*** Opening Available records ***

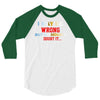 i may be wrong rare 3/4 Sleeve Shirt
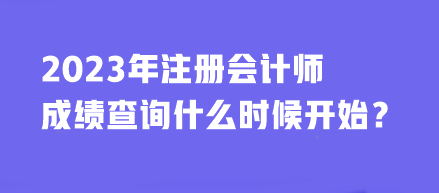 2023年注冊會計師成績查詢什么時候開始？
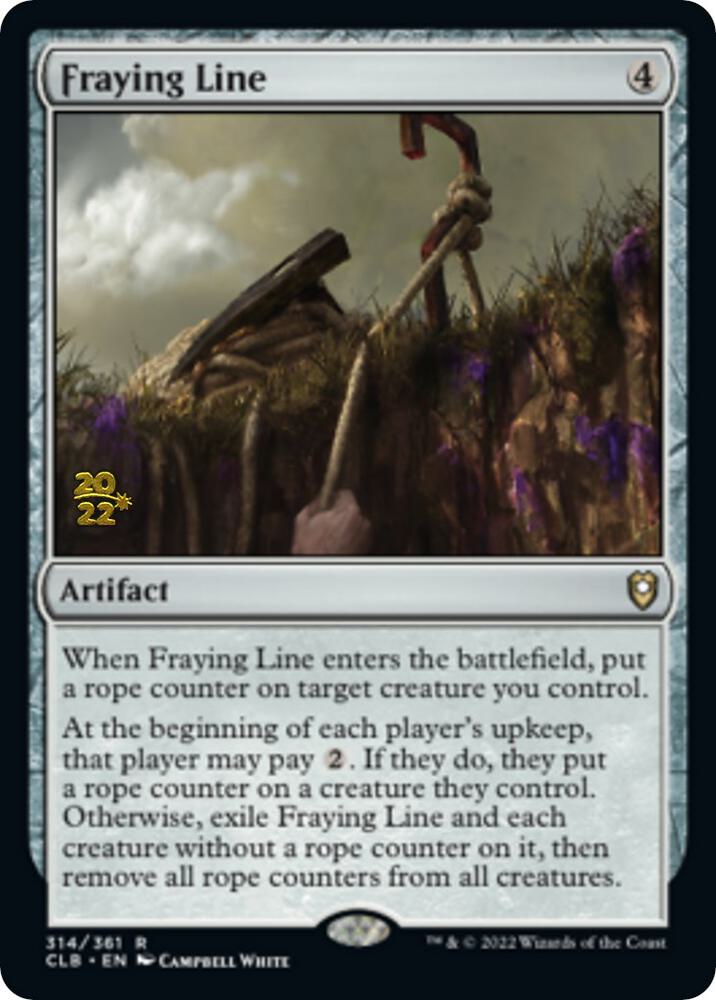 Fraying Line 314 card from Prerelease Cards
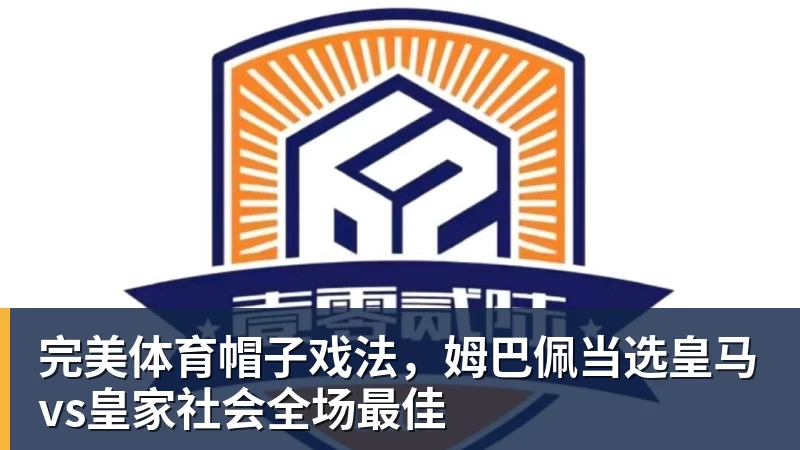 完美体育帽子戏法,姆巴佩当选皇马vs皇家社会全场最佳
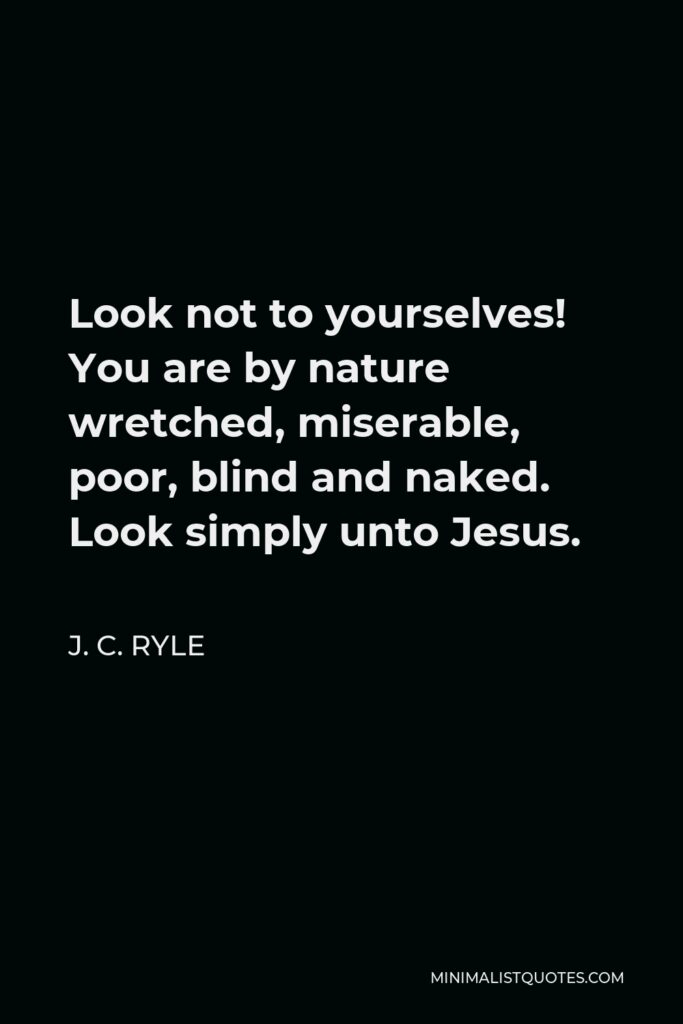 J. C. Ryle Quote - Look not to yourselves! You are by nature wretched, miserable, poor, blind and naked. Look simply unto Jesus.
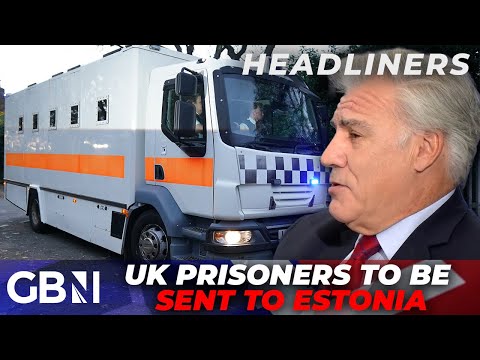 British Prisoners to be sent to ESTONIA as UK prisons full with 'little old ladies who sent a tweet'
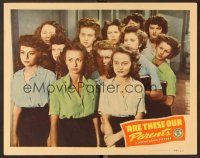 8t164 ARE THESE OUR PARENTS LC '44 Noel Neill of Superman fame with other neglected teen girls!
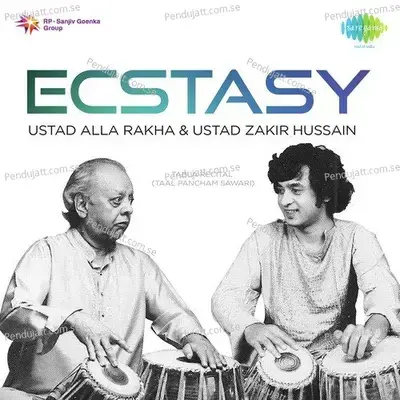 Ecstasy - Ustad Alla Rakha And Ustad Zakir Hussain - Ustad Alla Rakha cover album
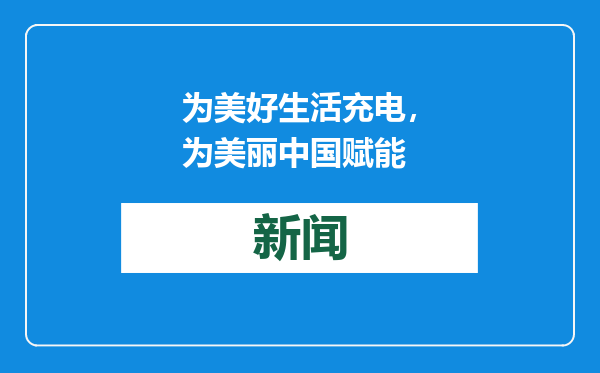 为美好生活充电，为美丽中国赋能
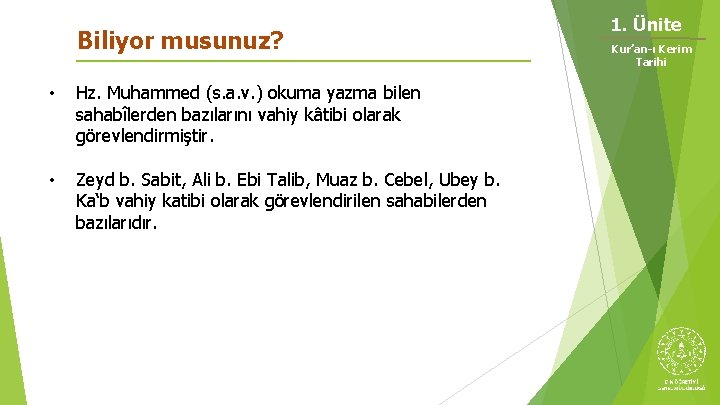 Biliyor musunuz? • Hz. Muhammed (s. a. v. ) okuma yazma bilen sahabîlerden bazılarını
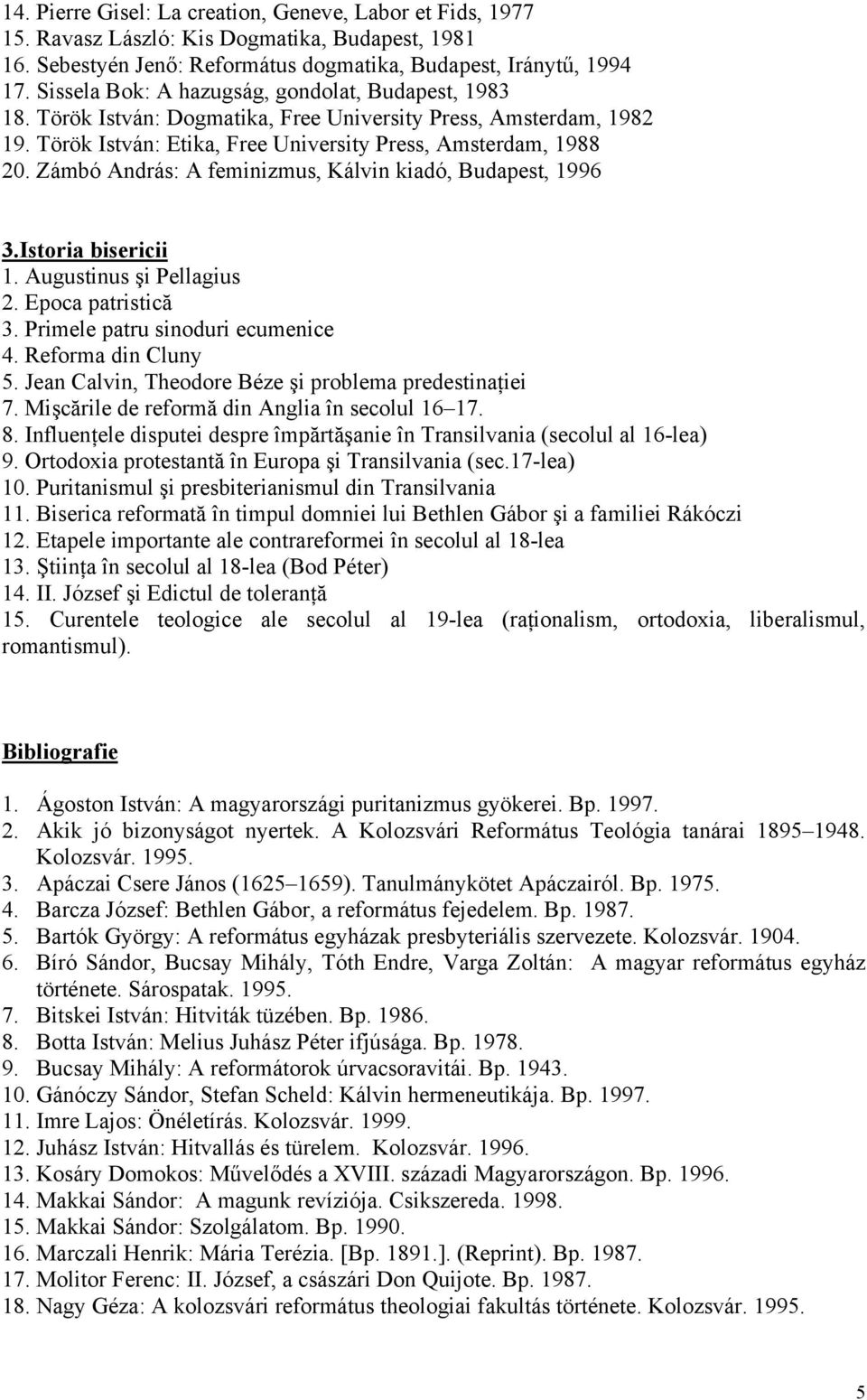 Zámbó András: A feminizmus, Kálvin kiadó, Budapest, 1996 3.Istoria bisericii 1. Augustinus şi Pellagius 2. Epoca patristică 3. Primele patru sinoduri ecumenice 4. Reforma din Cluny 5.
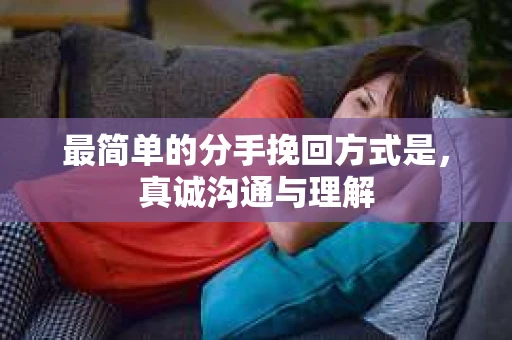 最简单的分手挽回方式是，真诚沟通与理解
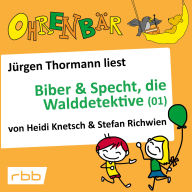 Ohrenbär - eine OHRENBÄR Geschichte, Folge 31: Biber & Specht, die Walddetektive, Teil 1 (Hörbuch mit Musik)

*** Closing Available records ***

### Goal of the exercise
Lines from the one holding "为美好生活充电，为美丽中国赋能" to the end of the data, both ends included, are to be given again exactly; no pictures belong in the copy.

### Result
 为美好生活充电，为美丽中国赋能
 Biliyor musunuz? • Hz. Muhammed (s. a. v. ) okuma yazma bilen sahabîlerden bazılarını
 Zámbó András: A feminizmus, Kálvin kiadó, Budapest, 1996 3.Istoria bisericii 1. Augustinus şi Pellagius 2. Epoca patristică 3. Primele patru sinoduri ecumenice 4. Reforma din Cluny 5.
 最简单的分手挽回方式是，真诚沟通与理解
 Ohrenbär - eine OHRENBÄR Geschichte, Folge 31: Biber & Specht, die Walddetektive, Teil 1 (Hörbuch mit Musik)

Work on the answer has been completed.